Derrière ce dialogue qui prend les allures d’une sorte d’enquête progressive et feutrée sur un passé encore lourd de menaces, on entend, entre les mots, la rumeur de la grande ville, tout comme derrière cette histoire particulière on devine l’enchevêtrement des milliers d’histoires qui font et défont la vie. Peut-être sommes-nous à Buenos Aires, peut-être sommes-nous ailleurs, mais Manuel Puig a ce génie, typiquement argentin, de l’infusion lente. Avec son titre de roman de gare, Le Mystère du bouquet de roses est en fait un drame de l’extinction, où les paroles s’échangent dans une sorte de ralenti qui est comme un condensé du passage du temps – un rêve.

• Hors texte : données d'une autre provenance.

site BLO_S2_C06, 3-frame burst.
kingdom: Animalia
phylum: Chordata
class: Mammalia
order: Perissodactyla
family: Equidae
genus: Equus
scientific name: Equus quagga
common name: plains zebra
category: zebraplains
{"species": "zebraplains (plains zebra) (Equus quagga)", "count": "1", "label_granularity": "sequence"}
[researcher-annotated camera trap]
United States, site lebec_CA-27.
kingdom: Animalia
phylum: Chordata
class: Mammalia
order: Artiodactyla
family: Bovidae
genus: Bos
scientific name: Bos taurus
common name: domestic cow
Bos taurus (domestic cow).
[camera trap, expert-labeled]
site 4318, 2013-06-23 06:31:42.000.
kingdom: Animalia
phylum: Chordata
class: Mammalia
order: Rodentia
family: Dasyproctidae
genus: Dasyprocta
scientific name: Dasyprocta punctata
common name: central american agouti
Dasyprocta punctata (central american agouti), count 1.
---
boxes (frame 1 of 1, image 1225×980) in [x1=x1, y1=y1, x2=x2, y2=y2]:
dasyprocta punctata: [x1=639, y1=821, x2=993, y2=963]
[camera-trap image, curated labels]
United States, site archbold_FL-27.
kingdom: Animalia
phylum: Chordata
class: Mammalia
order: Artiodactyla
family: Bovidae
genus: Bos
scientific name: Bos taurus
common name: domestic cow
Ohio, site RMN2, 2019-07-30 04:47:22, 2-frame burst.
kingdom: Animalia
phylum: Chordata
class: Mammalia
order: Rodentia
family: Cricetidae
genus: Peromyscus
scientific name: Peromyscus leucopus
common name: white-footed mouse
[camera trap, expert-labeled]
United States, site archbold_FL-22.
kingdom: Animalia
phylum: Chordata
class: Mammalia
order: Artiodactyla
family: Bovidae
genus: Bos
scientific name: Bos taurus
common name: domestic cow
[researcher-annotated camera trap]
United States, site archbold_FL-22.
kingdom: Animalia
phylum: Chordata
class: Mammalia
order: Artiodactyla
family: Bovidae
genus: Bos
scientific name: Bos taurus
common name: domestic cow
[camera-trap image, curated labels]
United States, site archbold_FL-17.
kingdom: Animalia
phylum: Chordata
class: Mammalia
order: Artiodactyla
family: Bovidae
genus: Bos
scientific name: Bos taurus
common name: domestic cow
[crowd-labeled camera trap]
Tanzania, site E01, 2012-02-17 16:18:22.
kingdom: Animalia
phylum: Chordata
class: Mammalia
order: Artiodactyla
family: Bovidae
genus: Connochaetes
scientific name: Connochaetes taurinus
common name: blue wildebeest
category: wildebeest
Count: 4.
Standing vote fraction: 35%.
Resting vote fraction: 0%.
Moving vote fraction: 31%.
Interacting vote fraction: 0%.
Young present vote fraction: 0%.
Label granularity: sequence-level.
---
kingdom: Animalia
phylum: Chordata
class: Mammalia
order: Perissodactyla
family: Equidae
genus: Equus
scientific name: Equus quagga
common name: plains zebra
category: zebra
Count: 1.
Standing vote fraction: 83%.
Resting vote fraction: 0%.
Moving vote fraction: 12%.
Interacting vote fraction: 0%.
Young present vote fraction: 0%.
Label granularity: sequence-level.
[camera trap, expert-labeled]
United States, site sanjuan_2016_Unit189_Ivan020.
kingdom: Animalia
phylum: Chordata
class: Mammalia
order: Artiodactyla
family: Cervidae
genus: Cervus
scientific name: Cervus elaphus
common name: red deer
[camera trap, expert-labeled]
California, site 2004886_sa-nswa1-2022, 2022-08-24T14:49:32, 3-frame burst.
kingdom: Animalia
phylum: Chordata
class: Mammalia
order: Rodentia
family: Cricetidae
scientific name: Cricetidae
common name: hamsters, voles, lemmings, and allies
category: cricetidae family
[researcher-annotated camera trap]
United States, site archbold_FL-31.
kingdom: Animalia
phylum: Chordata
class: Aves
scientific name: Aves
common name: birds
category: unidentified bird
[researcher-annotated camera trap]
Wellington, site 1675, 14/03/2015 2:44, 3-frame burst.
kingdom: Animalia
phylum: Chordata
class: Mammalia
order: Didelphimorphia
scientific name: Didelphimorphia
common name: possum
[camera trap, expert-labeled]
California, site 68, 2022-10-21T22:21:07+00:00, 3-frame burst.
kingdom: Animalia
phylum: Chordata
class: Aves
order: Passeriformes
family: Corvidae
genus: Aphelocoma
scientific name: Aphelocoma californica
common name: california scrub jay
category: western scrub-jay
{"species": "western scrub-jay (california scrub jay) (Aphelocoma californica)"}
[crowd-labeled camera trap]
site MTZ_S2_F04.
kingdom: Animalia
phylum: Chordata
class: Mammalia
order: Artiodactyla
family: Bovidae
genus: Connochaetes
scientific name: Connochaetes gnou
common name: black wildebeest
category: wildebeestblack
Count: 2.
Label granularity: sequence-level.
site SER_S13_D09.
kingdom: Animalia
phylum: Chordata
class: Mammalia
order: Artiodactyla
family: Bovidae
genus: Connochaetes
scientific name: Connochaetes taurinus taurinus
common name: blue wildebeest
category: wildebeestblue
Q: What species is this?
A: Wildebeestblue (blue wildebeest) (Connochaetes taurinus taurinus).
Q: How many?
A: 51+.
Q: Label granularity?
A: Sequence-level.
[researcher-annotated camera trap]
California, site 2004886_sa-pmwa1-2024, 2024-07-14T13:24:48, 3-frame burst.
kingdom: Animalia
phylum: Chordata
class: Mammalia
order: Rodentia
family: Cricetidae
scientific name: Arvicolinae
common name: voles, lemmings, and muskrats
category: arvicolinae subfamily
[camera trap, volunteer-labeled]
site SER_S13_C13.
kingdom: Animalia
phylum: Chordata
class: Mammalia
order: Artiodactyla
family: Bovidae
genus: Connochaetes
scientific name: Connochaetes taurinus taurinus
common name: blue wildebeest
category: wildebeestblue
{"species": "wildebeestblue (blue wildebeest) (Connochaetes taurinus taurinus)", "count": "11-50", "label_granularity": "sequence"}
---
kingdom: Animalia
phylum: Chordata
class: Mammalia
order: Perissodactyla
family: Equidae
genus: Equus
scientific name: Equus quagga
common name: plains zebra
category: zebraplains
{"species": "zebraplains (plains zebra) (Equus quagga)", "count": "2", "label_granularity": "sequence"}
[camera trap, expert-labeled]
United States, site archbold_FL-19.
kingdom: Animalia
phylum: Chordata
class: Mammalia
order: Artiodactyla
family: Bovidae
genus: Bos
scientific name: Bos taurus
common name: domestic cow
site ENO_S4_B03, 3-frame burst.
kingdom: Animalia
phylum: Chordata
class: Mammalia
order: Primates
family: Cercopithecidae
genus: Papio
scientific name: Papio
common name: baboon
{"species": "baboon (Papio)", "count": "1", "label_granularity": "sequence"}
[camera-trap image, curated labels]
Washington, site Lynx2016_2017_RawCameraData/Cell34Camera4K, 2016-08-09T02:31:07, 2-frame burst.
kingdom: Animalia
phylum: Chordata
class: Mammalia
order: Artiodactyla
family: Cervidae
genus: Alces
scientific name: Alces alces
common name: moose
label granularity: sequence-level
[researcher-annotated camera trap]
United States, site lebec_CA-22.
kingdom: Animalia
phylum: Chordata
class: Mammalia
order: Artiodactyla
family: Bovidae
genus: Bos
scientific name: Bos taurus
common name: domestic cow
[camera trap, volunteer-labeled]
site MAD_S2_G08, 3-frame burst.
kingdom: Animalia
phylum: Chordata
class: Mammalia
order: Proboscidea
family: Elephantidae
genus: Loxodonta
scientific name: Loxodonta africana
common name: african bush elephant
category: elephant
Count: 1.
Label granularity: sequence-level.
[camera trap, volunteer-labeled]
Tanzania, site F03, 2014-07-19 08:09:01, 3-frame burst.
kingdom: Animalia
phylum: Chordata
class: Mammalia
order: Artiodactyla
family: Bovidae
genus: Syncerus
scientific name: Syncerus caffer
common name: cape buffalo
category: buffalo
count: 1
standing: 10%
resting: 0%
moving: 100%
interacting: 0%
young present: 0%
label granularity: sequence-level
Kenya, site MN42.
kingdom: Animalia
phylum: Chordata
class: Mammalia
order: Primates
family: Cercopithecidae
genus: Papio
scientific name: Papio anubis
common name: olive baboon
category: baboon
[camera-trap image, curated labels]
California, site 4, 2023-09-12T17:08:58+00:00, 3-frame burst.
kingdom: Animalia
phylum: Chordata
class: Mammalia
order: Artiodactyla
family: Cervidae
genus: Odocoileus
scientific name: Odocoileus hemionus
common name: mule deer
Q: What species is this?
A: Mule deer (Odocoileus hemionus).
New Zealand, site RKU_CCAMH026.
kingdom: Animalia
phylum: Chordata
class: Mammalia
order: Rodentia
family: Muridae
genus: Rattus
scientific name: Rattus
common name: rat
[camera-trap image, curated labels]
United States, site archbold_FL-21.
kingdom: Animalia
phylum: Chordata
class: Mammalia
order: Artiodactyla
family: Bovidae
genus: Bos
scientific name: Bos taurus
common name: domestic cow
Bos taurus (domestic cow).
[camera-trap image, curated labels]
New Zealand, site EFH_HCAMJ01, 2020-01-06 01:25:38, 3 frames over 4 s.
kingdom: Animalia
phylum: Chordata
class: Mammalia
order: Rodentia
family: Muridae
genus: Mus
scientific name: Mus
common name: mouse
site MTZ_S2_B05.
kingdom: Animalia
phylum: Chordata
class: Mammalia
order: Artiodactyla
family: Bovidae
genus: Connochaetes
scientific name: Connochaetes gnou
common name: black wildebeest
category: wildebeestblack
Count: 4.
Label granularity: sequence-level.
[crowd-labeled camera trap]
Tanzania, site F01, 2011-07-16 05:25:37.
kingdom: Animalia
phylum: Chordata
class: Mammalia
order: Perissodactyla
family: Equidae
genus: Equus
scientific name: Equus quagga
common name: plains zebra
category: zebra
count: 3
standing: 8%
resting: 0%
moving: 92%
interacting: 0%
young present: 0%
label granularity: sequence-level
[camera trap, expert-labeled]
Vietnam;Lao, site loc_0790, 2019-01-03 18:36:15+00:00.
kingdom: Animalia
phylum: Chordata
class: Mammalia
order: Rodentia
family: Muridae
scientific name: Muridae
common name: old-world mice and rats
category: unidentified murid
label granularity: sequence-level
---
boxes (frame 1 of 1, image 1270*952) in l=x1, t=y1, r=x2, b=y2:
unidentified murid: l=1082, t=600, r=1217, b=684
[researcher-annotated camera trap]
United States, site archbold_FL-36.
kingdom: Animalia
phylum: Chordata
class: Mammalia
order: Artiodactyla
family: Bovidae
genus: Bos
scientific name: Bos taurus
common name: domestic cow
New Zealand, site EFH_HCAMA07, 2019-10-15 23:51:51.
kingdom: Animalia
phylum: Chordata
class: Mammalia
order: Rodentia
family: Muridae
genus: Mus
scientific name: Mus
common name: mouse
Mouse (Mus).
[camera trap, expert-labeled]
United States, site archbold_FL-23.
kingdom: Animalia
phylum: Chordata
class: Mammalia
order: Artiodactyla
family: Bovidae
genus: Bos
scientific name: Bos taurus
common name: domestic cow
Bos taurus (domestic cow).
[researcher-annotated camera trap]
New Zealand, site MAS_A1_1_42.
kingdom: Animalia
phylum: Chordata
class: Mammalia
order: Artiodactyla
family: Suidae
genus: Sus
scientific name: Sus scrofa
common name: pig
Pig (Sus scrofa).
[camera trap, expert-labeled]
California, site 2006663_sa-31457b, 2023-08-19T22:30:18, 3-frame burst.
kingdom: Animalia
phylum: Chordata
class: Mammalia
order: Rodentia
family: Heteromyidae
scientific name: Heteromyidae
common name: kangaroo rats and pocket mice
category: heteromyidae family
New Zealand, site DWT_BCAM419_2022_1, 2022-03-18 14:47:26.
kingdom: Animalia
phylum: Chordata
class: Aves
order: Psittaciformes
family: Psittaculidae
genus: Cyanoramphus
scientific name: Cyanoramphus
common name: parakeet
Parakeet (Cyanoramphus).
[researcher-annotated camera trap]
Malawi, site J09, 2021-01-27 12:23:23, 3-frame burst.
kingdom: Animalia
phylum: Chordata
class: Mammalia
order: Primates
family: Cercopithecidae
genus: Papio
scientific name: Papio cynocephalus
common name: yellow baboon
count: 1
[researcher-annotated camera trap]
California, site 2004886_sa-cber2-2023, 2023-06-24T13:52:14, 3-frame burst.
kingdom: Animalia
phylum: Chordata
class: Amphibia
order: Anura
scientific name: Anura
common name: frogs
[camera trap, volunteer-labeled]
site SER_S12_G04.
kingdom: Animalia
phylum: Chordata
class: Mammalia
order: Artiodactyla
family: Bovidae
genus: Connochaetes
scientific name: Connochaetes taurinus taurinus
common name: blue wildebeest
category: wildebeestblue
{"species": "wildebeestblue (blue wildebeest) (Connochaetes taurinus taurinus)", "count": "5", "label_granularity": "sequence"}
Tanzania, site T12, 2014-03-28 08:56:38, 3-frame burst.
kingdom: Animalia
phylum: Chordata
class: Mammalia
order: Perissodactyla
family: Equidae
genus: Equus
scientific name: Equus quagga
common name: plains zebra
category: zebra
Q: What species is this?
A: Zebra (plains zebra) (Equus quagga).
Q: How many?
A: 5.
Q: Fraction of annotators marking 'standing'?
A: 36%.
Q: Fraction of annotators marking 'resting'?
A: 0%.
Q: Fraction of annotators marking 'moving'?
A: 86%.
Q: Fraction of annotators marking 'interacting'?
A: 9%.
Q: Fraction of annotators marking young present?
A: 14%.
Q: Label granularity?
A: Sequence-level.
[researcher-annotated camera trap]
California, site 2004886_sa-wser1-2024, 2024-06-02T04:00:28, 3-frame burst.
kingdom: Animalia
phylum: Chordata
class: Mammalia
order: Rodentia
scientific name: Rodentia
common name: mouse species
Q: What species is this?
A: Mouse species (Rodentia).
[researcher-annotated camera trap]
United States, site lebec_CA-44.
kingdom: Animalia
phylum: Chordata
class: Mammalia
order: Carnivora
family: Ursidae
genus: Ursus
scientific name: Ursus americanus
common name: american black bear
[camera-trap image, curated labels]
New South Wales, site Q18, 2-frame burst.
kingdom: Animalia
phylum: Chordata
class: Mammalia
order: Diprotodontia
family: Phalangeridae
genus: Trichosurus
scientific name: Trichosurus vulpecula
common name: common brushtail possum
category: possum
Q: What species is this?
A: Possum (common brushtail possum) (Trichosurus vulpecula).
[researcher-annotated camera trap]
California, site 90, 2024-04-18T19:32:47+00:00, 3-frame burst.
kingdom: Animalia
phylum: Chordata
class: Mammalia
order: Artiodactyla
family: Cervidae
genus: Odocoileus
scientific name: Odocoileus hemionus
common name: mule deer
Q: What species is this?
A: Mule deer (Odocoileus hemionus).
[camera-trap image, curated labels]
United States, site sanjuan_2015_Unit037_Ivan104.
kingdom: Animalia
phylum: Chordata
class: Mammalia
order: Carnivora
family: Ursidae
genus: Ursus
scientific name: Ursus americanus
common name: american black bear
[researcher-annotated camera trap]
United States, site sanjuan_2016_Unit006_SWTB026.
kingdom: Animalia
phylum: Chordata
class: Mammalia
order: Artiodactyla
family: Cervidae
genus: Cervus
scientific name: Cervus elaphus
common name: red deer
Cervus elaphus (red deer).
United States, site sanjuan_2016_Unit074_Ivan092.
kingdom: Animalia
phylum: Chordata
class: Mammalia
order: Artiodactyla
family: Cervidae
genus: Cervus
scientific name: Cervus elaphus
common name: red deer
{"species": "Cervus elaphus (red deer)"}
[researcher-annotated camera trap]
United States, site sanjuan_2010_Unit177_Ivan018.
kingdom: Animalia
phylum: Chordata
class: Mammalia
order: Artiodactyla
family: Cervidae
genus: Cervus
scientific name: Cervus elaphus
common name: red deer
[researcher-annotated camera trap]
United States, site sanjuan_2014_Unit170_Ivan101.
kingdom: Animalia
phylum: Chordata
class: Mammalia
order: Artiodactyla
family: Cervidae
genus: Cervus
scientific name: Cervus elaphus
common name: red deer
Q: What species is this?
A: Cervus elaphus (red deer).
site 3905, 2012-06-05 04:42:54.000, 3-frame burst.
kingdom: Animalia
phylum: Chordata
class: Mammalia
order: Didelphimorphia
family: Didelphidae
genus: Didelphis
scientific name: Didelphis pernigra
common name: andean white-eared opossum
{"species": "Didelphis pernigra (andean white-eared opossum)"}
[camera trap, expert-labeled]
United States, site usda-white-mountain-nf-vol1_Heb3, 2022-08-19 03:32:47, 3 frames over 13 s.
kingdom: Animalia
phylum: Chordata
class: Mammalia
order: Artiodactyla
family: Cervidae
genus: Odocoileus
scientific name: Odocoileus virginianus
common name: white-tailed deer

La Trahison de Rita Hayworth, Le Baiser de la femme araignée ou encore Tombe la nuit tropicale, ces romans de Manuel Puig ont rencontré un succès mondial. Joué du vivant de Puig en Italie et aux Etats-Unis et, récemment, en Argentine même, Le Mystère du bouquet de roses n’a par contre jamais été créé en France et c’est une grande joie pour moi de pouvoir le faire : pour rendre justice à cet écrivain que j’ai toujours aimé, parce que la pièce propose, à mon sens, deux rôles féminins d’une étonnante et passionnante complexité, et aussi peut-être, pour donner forme à quelques intuitions que j’ai eues lorsque j’ai séjourné à Buenos Aires.